_TEXTO BASE:_
━━━━
O que Kelly faz com essa base histórica é, nos primeiros três episódios, batizados conjuntamente de Parte 1: Verão, é levar Sam, vivido por Jude Law, até o bizarro local depois que ele salva a vida de uma jovem de lá que tenta enforcar-se próximo de onde ele estava. O que Sam fazia ali e como tudo se encaixa com Osea, que está prestes a ter seu festival anual com música e fogos, é algo que os roteiros vão vagarosamente levando o espectador a descobrir. Mas o aprofundamento no tormento passado do personagem e a forma como é feita a conexão com a ilha e seus habitantes é um mistério, digamos, “comum” na televisão moderna e decididamente não é isso que contribui para elevar The Third Day acima de tantas outras ofertas parecidas.

O que torna a minissérie diferente e, diria, hipnotizante, é a pegada autoral que Kelly muito claramente imprime em sua obra, criando uma atmosfera inamistosa, mas curiosa; inicialmente apenas estranha, mas cada vez mais claustrofóbica na medida em que progride passo a passo, sem pressa em uma espiral que envolve o processamento de luto, a forma como cada um lida com a culpa, a busca obsessiva por felicidade e, claro, a onipresença do fanatismo religioso. Apenas a menção a essa última expressão é capaz de levantar os cabelos da nuca de qualquer ser pensante dado o quanto a História já nos mostrou – e continua mostrando – como isso pode ser insidioso. E a construção de toda essa atmosfera, além das presenças de Paddy Considine e Emily Watson como Sr. e Sra. Martin, donos da estalagem local e os demais membros do elenco que vão aparecendo aqui e ali contribuindo para o mistério e para a claustrofobia, são essenciais para que a história funcione de verdade, já que não há ação propriamente dita, apenas um redemoinho de emoções que primeiro não queremos nos aproximar, mas que, depois, torna-se irresistível.
━━━━
(Trechos de um conjunto de dados espaciais)
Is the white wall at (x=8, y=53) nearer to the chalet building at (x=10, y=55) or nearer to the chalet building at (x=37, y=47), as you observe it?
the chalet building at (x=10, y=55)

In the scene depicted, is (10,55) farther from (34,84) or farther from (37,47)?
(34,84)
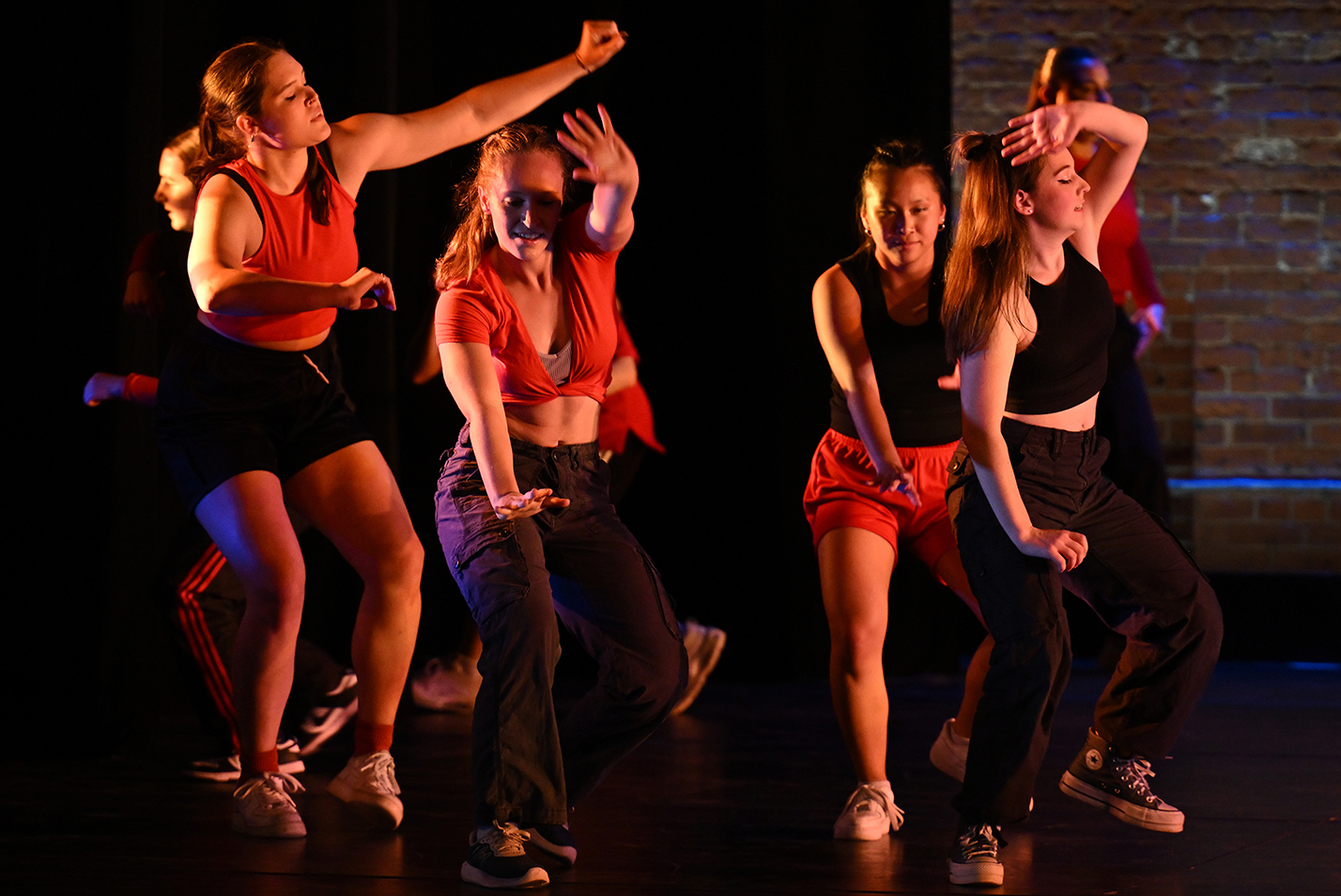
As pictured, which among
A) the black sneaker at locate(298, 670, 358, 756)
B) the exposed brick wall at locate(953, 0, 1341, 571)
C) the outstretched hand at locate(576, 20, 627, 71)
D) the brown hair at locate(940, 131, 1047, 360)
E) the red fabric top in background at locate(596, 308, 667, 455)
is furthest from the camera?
the exposed brick wall at locate(953, 0, 1341, 571)

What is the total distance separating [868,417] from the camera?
2676mm

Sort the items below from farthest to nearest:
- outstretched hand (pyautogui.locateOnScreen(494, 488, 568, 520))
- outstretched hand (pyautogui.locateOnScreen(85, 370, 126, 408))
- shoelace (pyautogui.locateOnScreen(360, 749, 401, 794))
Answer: outstretched hand (pyautogui.locateOnScreen(85, 370, 126, 408)) → shoelace (pyautogui.locateOnScreen(360, 749, 401, 794)) → outstretched hand (pyautogui.locateOnScreen(494, 488, 568, 520))

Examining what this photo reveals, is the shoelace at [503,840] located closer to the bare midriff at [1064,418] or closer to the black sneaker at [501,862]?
the black sneaker at [501,862]

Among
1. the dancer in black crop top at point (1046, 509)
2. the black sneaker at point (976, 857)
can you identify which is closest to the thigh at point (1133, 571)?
the dancer in black crop top at point (1046, 509)

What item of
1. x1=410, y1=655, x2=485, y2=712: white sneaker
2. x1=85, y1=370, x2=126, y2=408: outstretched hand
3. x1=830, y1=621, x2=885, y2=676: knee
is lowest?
x1=410, y1=655, x2=485, y2=712: white sneaker

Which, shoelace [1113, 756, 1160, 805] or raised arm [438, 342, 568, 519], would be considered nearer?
raised arm [438, 342, 568, 519]

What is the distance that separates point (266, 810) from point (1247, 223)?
151 inches

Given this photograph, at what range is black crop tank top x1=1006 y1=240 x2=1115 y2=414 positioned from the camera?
2.49 m

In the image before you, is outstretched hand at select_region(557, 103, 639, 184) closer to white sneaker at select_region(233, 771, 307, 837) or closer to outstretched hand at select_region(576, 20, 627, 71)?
outstretched hand at select_region(576, 20, 627, 71)

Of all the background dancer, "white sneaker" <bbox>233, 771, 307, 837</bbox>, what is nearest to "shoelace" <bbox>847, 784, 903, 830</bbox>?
"white sneaker" <bbox>233, 771, 307, 837</bbox>

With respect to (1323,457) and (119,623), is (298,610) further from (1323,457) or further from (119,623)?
(1323,457)

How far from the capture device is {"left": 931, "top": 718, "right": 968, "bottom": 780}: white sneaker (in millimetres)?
2936

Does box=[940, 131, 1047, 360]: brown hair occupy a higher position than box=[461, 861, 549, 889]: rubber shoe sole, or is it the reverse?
box=[940, 131, 1047, 360]: brown hair

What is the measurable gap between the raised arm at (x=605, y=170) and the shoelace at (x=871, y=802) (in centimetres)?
113
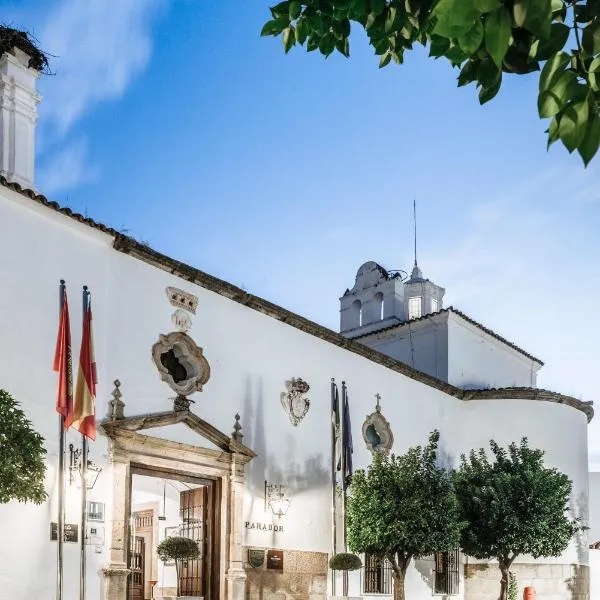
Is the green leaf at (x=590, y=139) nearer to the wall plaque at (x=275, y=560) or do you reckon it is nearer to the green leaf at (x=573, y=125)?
the green leaf at (x=573, y=125)

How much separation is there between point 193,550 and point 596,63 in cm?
1333

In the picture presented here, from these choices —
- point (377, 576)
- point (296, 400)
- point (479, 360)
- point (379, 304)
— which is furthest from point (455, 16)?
point (379, 304)

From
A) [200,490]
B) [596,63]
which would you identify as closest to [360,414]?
[200,490]

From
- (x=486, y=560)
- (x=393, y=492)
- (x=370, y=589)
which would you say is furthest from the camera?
(x=486, y=560)

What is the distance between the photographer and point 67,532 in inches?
479

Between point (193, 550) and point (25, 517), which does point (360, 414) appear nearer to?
point (193, 550)

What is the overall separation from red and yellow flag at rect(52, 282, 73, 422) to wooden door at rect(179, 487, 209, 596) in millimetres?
3918

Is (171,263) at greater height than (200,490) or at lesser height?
greater

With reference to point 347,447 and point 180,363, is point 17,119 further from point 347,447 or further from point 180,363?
point 347,447

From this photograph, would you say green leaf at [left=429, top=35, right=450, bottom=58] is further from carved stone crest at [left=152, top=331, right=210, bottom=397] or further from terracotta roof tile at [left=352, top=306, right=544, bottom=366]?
terracotta roof tile at [left=352, top=306, right=544, bottom=366]

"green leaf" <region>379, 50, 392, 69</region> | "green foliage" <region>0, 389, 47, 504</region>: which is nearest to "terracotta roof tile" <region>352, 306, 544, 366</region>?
"green foliage" <region>0, 389, 47, 504</region>

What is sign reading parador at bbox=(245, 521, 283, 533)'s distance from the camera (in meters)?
15.4

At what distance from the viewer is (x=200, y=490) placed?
15312mm

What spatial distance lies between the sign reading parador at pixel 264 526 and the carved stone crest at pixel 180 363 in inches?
95.6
━━━━
_O QUE FAZER:_
A. Reescreva o trecho da resenha que começa com as palavras que contêm "O que Kelly" e termina em "outras ofertas parecidas.", substituindo "vagarosamente" por "lentamente".
B. Liste os temas envolvidos na espiral em que, segundo a resenha, a minissérie progride.
C. Na resenha, que personagens Paddy Considine e Emily Watson interpretam?
Os registros não têm relação com o texto.

_RESULTADOS:_
A.
O que Kelly faz com essa base histórica é, nos primeiros três episódios, batizados conjuntamente de Parte 1: Verão, é levar Sam, vivido por Jude Law, até o bizarro local depois que ele salva a vida de uma jovem de lá que tenta enforcar-se próximo de onde ele estava. O que Sam fazia ali e como tudo se encaixa com Osea, que está prestes a ter seu festival anual com música e fogos, é algo que os roteiros vão lentamente levando o espectador a descobrir. Mas o aprofundamento no tormento passado do personagem e a forma como é feita a conexão com a ilha e seus habitantes é um mistério, digamos, “comum” na televisão moderna e decididamente não é isso que contribui para elevar The Third Day acima de tantas outras ofertas parecidas.

B.
- o processamento de luto
- a forma como cada um lida com a culpa
- a busca obsessiva por felicidade
- a onipresença do fanatismo religioso

C. Sr. e Sra. Martin, donos da estalagem local.